In 1994, Zamora et al. reported that one dose of the Oka‐attenuated varicella vaccine was safe and efficacious, not just in 17 pre‐transplant children on chronic dialysis, including 13 who received renal transplants during the follow‐up period, but also in 17 children after renal transplantation 21. Although our study cannot be directly compared with their investigation, the breakthrough infections are similar to ours. In their study, three of the 30 vaccinated renal transplant recipients, who had initially been seropositive after vaccination, presented an attenuated form of varicella two to four years post‐vaccination. In our study, seven of the 38 children who had been vaccinated before transplantation developed a mild form of varicella. In addition, five cases of asymptomatic reactivation of VZV were found among the vaccinated children. The probability of not suffering VZV disease was significantly higher in the group with previous varicella infection in comparison with those who had been vaccinated. However, the difference in hazard ratios between the groups was not statistically significant when adjusted for age. It is noteworthy that breakthrough symptomatic varicella infection was only observed in patients who had no detectable antibodies at the time of grafting or had lost their antibodies after transplantation. These results are comparable with earlier data published by Broyer et al. 17. Seronegativity, which evolves over time, does not necessarily indicate a loss of immunity. This could be due to the presence of cellular immunity, which was not analysed in our study but should be studied in future investigations.
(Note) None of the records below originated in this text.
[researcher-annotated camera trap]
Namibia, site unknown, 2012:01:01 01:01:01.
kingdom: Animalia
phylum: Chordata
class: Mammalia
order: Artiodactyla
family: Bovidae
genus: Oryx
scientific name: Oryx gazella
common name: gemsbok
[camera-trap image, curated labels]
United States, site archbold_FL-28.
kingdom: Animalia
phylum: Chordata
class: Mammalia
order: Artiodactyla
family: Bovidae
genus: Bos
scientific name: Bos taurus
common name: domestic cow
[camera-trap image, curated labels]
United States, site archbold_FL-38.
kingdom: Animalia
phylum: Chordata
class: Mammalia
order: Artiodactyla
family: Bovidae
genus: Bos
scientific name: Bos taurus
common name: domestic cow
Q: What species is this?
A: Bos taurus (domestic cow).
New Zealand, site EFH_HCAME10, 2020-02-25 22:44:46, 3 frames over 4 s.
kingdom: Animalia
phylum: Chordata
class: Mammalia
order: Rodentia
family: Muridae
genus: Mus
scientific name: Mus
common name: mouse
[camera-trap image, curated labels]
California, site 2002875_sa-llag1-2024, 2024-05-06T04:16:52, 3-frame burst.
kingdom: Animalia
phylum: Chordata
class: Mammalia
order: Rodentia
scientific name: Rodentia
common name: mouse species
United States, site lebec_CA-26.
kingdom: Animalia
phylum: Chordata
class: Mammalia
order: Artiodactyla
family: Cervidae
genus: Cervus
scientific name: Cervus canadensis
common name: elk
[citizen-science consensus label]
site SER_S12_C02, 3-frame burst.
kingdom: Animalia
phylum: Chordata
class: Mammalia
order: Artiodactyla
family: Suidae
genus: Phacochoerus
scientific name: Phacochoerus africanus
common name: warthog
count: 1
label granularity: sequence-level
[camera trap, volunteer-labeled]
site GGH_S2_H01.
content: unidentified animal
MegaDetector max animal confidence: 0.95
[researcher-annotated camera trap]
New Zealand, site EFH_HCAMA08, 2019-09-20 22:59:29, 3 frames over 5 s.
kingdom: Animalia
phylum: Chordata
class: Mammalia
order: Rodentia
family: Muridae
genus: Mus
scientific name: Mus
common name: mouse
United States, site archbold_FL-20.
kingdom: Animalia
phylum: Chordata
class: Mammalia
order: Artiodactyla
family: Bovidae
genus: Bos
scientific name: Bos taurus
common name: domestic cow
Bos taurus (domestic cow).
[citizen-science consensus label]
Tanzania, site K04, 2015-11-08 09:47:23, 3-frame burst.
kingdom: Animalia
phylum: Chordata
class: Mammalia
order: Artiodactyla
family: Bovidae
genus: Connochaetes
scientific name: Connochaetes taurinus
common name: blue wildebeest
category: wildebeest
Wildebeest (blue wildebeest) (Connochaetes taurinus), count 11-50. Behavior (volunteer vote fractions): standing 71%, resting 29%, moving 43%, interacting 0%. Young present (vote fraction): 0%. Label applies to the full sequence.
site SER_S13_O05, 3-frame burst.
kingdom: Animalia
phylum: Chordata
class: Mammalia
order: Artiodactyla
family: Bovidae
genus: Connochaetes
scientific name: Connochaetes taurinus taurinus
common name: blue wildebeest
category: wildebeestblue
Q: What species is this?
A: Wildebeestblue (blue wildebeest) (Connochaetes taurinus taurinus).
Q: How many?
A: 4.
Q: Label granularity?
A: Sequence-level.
Another limitation of our retrospective study was the relatively low number of participating children along with the fact that approximately 13 of the children were lost during the serological follow‐up, due to lack of serology sampling post‐transplant. The strength of our study is that we were able to compare VZV immunity and infection outcomes in renal transplant children who had experienced natural varicella infection with those who had been vaccinated. The number of children who are currently experiencing natural varicella is diminishing as most countries have introduced the VZV vaccine to their routine vaccination programmes for children.
Conclusion
Our data indicate that a serologically proven history of varicella provided protection from symptomatic varicella infection in renal transplant patients. Varicella vaccination protected to a lesser extent from symptomatic VZV infection, but provided effective protection from life‐threatening disease, even though the antibodies were below the cut‐off level. In our study, previously varicella‐infected patients predominately acquired reactivated herpes zoster, while the vaccinated patients developed varicella. Based on our observations, and those of other studies, we suggest that varicella antibodies should be monitored regularly after vaccination in individuals who are immunosuppressed due to underlying disease and/or treatment. If a loss of a previously protective VZV antibody titre occurs, or if vaccination does not induce seroconversion, an additional vaccine dose could be considered. In addition, we suggest that VZV serology is measured in children when renal failure is detected, so that varicella vaccination can be administered. Serological determination should also be obtained at least three months before a planned renal transplant so that an additional vaccine dose can be given. Further studies involving larger patient cohorts are warranted, to determine the periodicity of VZV antibody monitoring and booster vaccination.
Conflicts of interest
The authors have no conflict of interests to declare.
Funding
This work received funding from the Gothenburg Medical Society, Sahlgrenska University Hospital (ALF GBG – 74040 and 71550), Njurfonden – Tommy och Gösta Anderssons fond 2016 and Lindhes advokatbyrå AB.
Acknowledgements
We thank Aldina Pivodic and Statistiska Konsultgruppen for the statistical analyses and Bo Svennerholm for excellent virological guidance and support.